Week 495, and the apples arriving, the squash at the farm stand, the light turning golden, the kitchen shifting to soups and stews. I am 68 years old and the days have a rhythm now — the morning writing, the afternoon visits to Cedarhurst, the evening cooking, the weekly blog post — and the rhythm is the structure, and the structure is the sanity, and the sanity is required because the rest of it, the losing and the loving and the carrying, requires a sane woman at the helm, and I am sane, mostly, except when I cry in the car in the Cedarhurst parking lot, which is not insanity but its opposite: the specific, targeted release of emotion in a contained space, which is the most rational thing I do all week.

Rebecca and Thomas seven years; part of fabric; brisket approved. These are the facts of the week, the data points, the things I would put in a report if I were writing a report, which I am not — I am writing a life, and the life includes the facts but is not limited to them, because the life also includes the way the kitchen smells at six in the morning when the coffee is brewing and the challah is rising and the house is quiet and the quiet is both the grief and the peace, simultaneously, and the simultaneous is the condition, the permanent condition of a woman who is 68 and alone and not alone, who is a grandmother and a wife and a writer and a cook and a caregiver and all of these things at once, always at once, braided together like the challah.

I made brisket this week — because it was what the week needed, because the week always needs something and the something is always food, and the food is always the answer, and the answer is always the kitchen, and the kitchen is always mine, and the mine-ness of the kitchen is the one thing that has not changed in sixty-seven years of living, from Sylvia's kitchen on the Grand Concourse to this kitchen in Oceanside where I stand every morning and every evening and many of the hours in between, making the food that is the chain, that is the love, that is the thing I do when I don't know what else to do, which is always, and especially now.

I brought food to Marvin at the usual time. The visit was what visits are now — quiet, steady, the feeding by hand when necessary, the reading aloud always, the holding of the hand that may or may not know it is being held but that is warm and alive and present, which is the definition of love in this particular year: warm and alive and present. He ate what I brought. He received what I gave. The receiving is the relationship. The receiving is the vow. In sickness and in health, in recognition and in forgetting, in the recliner and in the kitchen, the receiving is the marriage, and the marriage continues, one container at a time, one visit at a time, one day at a time, at two o'clock, every day, because the chain does not break.

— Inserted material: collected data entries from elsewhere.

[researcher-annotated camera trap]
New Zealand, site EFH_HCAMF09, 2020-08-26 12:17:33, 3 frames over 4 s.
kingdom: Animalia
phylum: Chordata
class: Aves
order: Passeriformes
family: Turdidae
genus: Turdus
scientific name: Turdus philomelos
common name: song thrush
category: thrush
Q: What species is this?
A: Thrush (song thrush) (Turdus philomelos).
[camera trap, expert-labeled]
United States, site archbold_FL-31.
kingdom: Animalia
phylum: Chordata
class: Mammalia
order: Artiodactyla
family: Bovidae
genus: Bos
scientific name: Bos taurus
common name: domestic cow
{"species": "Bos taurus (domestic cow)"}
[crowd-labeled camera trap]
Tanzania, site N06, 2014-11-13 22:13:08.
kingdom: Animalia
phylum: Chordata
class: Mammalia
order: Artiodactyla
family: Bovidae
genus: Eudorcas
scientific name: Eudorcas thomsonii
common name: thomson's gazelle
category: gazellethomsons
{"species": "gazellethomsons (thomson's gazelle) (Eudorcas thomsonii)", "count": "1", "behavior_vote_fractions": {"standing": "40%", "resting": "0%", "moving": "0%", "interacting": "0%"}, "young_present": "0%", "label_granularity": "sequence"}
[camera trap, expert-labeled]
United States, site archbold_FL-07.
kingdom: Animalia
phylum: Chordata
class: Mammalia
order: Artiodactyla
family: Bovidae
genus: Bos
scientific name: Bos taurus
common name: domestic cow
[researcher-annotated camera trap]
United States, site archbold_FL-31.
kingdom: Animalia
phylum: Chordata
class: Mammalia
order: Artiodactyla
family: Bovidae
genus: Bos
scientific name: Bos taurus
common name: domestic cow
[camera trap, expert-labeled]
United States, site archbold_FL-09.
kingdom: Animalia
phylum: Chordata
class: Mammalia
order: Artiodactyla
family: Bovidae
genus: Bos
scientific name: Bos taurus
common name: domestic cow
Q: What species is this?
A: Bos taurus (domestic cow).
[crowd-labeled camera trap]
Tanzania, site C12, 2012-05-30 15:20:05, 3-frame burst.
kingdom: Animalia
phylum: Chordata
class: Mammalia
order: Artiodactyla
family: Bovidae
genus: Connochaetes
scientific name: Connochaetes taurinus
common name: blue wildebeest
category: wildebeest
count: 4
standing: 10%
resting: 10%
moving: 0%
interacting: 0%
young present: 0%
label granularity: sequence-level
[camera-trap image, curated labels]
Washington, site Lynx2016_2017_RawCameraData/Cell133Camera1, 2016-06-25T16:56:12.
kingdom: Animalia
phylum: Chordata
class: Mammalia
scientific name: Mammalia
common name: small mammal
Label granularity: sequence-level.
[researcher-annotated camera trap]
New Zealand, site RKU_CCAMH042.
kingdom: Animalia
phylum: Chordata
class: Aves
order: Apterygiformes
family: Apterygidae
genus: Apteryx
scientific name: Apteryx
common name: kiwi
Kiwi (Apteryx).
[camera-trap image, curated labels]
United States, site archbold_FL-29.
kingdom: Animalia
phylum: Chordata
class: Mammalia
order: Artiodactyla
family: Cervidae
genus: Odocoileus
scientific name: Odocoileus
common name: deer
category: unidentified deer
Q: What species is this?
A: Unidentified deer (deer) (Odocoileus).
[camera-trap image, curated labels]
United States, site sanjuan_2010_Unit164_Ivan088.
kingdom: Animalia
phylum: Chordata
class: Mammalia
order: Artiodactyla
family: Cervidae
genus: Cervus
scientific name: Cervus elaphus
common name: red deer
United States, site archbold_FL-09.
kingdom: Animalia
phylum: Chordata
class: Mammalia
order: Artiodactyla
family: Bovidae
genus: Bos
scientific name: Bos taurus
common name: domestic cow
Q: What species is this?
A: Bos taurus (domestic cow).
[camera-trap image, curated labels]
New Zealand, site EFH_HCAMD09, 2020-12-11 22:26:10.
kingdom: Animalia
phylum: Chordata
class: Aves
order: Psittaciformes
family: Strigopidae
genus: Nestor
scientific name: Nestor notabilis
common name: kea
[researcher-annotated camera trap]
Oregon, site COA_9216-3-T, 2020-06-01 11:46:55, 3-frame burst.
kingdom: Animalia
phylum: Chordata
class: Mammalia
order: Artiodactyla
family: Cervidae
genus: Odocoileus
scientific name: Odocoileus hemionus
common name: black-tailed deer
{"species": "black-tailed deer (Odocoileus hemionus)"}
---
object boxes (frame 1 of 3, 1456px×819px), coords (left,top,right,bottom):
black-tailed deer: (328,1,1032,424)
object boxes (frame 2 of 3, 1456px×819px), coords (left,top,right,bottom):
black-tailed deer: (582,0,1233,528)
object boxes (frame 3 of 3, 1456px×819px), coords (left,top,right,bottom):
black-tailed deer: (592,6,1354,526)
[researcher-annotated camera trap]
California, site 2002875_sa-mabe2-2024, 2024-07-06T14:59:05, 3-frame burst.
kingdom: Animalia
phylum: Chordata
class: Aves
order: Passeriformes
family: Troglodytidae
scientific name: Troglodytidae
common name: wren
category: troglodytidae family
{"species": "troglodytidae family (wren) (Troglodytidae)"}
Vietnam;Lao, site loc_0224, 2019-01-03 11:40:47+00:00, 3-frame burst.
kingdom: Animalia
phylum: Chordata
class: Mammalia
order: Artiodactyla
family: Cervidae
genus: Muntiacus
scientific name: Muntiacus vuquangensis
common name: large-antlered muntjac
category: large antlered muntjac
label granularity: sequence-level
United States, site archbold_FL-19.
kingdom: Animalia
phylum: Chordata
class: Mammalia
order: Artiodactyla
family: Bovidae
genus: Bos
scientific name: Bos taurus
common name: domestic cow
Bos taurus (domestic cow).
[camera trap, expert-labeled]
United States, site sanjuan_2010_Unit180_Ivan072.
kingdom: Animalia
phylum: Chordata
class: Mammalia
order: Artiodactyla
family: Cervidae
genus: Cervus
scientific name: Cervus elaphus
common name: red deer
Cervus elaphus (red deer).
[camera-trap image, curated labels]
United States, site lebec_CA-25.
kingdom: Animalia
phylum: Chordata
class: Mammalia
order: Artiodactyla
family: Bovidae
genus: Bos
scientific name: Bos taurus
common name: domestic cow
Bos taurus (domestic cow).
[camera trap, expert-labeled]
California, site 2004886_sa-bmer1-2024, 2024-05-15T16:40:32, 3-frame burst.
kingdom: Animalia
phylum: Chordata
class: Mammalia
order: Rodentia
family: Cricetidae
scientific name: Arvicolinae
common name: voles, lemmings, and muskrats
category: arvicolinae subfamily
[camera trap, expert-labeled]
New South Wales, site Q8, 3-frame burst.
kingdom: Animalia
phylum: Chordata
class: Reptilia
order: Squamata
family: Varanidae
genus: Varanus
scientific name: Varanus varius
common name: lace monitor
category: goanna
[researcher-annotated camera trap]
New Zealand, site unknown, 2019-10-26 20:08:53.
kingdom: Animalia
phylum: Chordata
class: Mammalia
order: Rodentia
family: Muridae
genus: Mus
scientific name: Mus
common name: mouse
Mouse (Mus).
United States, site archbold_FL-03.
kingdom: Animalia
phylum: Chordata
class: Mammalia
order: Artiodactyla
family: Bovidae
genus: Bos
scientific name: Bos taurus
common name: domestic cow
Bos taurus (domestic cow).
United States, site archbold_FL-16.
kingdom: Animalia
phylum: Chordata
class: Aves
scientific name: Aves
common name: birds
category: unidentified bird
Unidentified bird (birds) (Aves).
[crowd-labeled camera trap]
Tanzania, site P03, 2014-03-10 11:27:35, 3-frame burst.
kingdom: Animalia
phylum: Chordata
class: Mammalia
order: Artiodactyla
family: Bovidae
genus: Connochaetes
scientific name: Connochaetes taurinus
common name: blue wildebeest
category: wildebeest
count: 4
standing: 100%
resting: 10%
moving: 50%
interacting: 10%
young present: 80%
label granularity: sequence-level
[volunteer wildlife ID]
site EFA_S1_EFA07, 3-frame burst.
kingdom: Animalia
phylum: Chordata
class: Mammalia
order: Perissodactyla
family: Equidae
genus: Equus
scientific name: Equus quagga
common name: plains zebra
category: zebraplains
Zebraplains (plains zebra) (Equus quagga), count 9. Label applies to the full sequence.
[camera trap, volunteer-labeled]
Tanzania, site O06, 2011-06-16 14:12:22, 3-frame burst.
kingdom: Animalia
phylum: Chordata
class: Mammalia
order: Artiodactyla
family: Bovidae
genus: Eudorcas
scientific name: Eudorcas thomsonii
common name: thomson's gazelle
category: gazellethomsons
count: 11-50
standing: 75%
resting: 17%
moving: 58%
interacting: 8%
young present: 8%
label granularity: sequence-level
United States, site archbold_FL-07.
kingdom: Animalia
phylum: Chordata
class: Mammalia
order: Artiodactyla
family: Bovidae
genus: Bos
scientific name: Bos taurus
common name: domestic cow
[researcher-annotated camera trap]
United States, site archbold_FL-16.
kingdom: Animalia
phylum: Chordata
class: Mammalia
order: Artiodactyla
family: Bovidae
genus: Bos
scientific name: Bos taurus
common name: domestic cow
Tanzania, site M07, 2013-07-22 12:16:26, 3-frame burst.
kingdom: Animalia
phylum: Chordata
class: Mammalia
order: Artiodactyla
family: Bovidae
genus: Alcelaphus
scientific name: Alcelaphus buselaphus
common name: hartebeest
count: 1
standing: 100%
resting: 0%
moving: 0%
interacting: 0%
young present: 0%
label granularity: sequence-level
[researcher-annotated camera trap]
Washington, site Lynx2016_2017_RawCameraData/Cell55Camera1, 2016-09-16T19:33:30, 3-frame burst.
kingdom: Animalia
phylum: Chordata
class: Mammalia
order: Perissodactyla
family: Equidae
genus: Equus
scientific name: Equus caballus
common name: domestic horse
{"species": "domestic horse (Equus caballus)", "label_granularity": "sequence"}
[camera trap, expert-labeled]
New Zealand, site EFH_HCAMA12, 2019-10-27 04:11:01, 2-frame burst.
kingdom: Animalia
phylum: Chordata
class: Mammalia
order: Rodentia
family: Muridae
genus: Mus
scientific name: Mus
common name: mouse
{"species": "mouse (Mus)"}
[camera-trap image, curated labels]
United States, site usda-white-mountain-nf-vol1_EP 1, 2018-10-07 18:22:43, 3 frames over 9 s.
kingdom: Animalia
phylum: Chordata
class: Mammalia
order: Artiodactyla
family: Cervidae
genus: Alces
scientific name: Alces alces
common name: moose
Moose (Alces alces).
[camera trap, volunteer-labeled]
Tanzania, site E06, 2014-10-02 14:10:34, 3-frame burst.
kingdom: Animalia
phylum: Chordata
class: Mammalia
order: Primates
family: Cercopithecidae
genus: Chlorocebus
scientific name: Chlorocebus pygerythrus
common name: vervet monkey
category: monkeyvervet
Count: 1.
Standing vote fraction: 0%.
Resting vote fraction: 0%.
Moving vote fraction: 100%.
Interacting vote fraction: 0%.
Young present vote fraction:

Brisket was what this week demanded, and brisket is what I made — but the spirit behind it, the need for something rich and slow and deeply savory, the need to stand at the stove and coax something tender out of something tough, is the same spirit that lives in these Beef Stroganoff Sandwiches. When I can’t do the long braise, when the afternoon visit to Cedarhurst has taken the hours and the evening is short, this is the recipe that carries the same weight: beef, warmth, something substantial enough to mean something. You make it, you serve it, and for a moment the kitchen has answered the week the way only the kitchen can.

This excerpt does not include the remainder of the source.